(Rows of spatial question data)
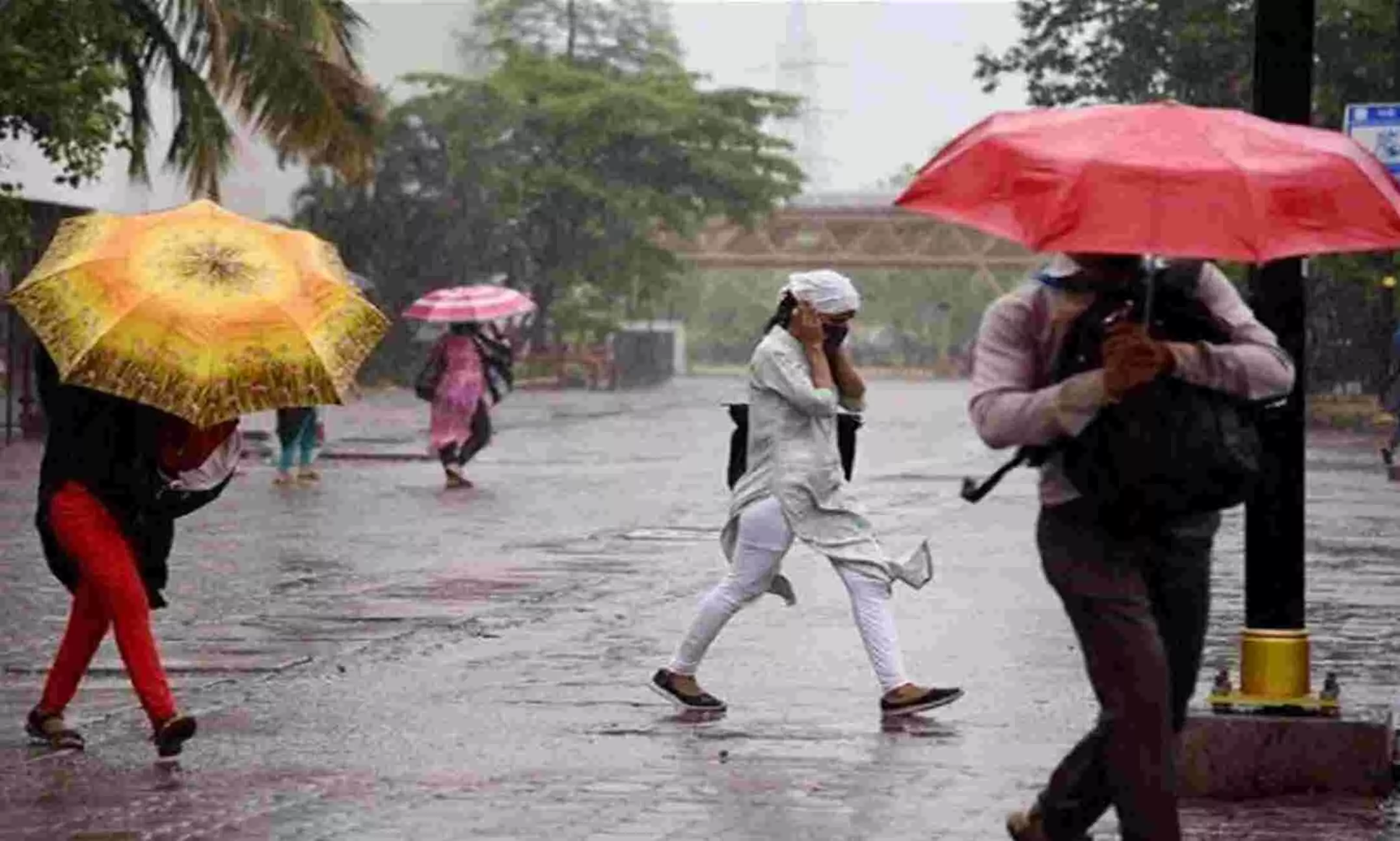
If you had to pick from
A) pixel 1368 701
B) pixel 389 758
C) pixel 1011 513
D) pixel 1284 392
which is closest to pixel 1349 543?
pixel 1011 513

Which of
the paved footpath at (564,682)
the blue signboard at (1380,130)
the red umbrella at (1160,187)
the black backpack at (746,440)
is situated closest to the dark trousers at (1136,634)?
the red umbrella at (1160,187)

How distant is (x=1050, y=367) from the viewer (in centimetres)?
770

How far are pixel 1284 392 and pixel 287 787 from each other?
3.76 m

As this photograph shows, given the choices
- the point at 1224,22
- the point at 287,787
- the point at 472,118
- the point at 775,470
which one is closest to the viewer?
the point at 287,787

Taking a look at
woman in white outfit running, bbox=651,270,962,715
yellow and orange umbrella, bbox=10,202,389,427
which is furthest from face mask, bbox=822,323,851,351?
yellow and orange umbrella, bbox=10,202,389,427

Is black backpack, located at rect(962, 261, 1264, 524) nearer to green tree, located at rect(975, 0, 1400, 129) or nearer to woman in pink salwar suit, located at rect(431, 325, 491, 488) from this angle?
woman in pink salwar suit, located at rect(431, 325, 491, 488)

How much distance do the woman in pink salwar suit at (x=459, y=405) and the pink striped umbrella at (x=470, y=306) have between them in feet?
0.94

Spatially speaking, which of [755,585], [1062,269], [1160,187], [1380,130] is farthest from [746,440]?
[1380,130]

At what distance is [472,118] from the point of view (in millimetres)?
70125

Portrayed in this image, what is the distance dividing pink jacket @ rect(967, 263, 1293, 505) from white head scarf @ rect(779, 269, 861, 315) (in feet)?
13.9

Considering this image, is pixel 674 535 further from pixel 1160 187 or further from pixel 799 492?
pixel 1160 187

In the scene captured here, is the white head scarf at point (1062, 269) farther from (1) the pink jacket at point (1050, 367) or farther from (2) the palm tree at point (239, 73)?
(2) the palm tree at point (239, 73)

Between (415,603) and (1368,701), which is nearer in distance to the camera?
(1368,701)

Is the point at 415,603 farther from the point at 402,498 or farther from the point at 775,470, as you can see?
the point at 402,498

*STATED GOAL*:
Output the line holding "At what distance", then every later line through the end of the records above, exactly as given and nothing else.

*EXERCISE SOLUTION*:
At what distance is [472,118] from the point of view (in millimetres)?
70125

Portrayed in this image, what is the distance dividing pink jacket @ rect(967, 263, 1293, 505) from white head scarf @ rect(779, 269, 861, 315) (in feet)?
13.9

Considering this image, is pixel 674 535 further from pixel 1160 187 or further from pixel 799 492?
pixel 1160 187

In the scene captured here, is the white head scarf at point (1062, 269) farther from (1) the pink jacket at point (1050, 367) or farther from (2) the palm tree at point (239, 73)?
(2) the palm tree at point (239, 73)

Between (415,603) and (1368,701), which is nearer in distance to the camera?
(1368,701)

Is the point at 415,603 farther from the point at 402,498 or farther from the point at 775,470, as you can see?
the point at 402,498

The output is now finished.